O estudo enfatiza que a influência da indústria de petróleo e gás na Conferência das Partes (COP28) torna mais evidente a parceria comercial entre os meios de comunicação social e essa indústria. O artigo salienta ainda que executivos do sector têm apoiado tecnologias como captura e armazenamento de carbono, energia do hidrogénio e compensações de carbono como soluções climáticas, enquanto os meios de comunicação cobrem essas iniciativas e, simultaneamente, veiculam conteúdos patrocinados que promovem essas mesmas tecnologias.

No artigo em questão, os autores destacam também alguns exemplos específicos de conteúdos patrocinados, além do podcast da Reuters Plus para a Aramco, como é o caso de um podcast do New York Times para a BP ou um vídeo da Bloomberg Media Studios para a ExxonMobil. 

Para Westervelt e Green, “as agências de publicidade internas dos meios de comunicação não se limitaram a ajudar a fazer 'greenwash' das soluções climáticas preferidas pela indústria dos combustíveis fósseis na preparação para a COP28”. Segundo explicam, “nos últimos três anos, a equipa comercial do FT Commercial do Financial Times, por exemplo, criou sites dedicados a várias grandes empresas de combustíveis fósseis, incluindo a Equinor e a Aramco, juntamente com conteúdos e vídeos nativos, todos centrados na promoção do petróleo e do gás como uma componente fundamental da transição energética”. 

O Politico, explicam também, é um dos parceiros editoriais mais consistentes para a indústria dos combustíveis fósseis.

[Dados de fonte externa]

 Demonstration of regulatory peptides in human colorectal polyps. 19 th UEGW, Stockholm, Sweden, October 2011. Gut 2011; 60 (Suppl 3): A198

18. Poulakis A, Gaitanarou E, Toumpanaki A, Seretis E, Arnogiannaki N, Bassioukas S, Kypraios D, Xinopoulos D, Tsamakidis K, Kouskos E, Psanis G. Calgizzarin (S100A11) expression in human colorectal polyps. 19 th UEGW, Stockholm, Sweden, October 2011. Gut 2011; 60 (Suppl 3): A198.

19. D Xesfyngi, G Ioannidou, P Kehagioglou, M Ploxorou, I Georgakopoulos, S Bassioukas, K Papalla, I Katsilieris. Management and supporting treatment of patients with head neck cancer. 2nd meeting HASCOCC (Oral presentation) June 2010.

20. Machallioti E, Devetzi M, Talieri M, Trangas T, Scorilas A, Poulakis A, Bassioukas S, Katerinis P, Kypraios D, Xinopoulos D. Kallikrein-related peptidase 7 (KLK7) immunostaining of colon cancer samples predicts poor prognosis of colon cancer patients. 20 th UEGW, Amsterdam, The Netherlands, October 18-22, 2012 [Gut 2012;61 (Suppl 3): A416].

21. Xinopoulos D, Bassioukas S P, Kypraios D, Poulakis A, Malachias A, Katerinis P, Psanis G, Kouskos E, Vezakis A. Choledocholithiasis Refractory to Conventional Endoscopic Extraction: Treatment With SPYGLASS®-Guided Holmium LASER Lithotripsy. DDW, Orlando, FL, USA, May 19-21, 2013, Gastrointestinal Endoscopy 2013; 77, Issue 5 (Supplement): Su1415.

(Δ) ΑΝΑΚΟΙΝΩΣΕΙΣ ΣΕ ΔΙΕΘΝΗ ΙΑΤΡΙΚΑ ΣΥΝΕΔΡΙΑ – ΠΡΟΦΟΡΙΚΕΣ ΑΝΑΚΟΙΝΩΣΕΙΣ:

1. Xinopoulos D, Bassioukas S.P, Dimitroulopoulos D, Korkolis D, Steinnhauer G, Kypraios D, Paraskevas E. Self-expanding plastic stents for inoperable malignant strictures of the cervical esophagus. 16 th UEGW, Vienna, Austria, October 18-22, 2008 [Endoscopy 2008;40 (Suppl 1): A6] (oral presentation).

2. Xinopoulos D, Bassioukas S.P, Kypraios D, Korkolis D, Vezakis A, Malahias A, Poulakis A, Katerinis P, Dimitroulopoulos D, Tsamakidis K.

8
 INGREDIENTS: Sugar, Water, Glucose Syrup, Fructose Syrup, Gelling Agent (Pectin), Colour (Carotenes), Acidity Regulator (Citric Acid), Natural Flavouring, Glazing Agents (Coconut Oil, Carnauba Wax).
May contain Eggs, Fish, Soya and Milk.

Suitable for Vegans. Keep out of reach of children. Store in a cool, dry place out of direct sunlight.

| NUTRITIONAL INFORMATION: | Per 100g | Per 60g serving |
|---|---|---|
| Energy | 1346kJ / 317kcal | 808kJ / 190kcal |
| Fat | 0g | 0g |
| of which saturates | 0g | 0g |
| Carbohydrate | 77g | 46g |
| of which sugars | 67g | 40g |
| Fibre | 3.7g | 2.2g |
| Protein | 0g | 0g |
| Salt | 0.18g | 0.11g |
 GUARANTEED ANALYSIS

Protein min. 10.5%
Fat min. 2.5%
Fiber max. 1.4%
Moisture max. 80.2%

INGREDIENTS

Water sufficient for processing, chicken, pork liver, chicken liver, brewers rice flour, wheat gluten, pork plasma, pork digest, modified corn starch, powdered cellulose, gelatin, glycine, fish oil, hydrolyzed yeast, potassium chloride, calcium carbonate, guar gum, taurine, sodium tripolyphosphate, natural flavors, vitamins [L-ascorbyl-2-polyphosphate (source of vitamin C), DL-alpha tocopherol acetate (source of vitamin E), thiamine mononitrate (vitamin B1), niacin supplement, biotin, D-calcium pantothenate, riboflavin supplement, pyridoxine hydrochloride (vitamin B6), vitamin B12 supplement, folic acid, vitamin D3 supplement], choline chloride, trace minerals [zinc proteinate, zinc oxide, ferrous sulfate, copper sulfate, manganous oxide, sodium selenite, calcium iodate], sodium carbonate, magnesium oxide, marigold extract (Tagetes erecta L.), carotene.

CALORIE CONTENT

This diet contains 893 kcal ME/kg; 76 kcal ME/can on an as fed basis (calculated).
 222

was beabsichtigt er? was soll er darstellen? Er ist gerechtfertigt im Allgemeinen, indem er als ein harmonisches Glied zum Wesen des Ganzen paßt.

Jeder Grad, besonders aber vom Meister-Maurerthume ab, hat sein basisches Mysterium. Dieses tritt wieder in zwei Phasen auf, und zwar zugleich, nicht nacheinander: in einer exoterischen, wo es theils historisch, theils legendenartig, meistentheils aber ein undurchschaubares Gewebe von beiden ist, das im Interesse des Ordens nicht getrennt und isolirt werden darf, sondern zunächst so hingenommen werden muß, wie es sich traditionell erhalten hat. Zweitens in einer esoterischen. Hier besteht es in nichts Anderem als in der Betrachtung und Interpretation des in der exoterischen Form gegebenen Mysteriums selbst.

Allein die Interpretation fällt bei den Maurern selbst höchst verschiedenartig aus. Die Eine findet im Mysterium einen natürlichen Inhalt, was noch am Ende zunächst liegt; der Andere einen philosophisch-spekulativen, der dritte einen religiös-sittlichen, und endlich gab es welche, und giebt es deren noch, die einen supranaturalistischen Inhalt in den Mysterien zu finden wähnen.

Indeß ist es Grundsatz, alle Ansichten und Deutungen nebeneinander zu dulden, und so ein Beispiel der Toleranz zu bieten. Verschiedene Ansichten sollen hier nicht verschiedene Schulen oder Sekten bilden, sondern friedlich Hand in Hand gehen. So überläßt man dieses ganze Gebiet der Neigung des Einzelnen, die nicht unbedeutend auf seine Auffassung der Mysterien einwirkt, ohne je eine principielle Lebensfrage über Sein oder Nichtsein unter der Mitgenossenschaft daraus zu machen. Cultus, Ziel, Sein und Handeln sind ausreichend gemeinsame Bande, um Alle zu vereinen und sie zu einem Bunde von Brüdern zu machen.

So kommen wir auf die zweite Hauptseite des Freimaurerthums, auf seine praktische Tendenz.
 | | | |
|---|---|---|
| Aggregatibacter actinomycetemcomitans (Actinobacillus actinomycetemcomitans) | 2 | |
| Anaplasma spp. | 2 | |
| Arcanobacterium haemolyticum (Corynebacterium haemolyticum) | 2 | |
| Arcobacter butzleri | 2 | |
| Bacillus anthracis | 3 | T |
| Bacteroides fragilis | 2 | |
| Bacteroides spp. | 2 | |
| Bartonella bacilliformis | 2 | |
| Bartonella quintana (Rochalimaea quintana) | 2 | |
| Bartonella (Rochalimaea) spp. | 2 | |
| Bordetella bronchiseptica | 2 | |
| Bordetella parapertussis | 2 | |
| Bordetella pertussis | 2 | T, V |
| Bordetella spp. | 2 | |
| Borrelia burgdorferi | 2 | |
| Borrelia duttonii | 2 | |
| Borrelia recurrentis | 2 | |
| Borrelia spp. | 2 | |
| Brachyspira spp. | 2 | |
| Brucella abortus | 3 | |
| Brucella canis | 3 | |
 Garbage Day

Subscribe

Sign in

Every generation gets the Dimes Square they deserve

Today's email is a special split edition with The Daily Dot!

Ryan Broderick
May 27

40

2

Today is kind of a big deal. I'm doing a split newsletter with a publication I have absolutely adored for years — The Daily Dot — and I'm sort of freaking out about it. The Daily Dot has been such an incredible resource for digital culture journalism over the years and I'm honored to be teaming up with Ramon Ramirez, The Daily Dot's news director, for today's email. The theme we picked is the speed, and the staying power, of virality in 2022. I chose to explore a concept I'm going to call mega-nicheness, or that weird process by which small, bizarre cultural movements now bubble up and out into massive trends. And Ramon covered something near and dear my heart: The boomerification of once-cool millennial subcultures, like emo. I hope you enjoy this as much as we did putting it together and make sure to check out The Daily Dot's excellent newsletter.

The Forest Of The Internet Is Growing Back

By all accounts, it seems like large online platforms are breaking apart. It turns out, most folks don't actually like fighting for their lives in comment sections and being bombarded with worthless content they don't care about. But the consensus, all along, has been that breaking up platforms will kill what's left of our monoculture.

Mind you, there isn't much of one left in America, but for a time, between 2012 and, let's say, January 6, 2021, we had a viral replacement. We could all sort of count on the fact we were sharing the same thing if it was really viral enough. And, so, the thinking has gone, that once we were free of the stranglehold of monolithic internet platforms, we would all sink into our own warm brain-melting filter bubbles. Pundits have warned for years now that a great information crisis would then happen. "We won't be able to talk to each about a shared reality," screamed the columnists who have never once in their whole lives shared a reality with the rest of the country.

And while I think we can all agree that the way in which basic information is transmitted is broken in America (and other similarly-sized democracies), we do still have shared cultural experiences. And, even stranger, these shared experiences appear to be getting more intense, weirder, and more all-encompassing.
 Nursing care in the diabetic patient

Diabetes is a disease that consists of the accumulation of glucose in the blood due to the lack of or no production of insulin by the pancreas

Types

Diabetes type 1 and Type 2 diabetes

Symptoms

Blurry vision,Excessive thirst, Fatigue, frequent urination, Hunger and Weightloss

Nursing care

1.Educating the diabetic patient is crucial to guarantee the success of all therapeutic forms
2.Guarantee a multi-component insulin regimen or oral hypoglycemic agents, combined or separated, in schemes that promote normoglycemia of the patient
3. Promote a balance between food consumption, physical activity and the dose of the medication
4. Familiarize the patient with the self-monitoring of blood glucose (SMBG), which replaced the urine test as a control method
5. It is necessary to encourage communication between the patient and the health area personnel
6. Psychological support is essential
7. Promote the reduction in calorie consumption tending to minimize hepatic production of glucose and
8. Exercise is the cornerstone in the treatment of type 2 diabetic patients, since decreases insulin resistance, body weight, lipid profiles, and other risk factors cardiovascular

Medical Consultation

Nos últimos três anos, veiculou conteúdos publicitários mais de 50 vezes para o American Petroleum Institute, o lobby de combustíveis fósseis mais poderoso dos EUA; organizou 37 campanhas de e-mail para a ExxonMobil; e enviou dezenas de boletins informativos patrocinados pela BP e Chevron, esta última também patrocinadora da cimeira anual "Women Rule" do Politico. Desde 2017, a Shell patrocinou cada um dos eventos Energy Visions do Politico (e a série web que o acompanha), que examina "a política e as questões que impulsionam a conversa sobre a transição energética".

Os autores citam ainda dados do Media Radar que apontam que o The New York Times obteve mais de 20 milhões em receita de anunciantes de combustíveis fósseis de outubro de 2020 a outubro de 2023 - o dobro do que qualquer outro meio de comunicação ganhou com a indústria. 

O artigo relembra ainda que a prática de colaborar com a indústria de combustíveis fósseis não é nova e remonta à década de 1970, mas salienta que a actual proliferação de estúdios de marca internos ampliou essas práticas. O artigo destaca também a necessidade de uma conversa mais rigorosa sobre essa colaboração entre os media e a indústria de combustíveis fósseis, considerando o seu impacto na confiança do público e na cobertura jornalística das mudanças climáticas.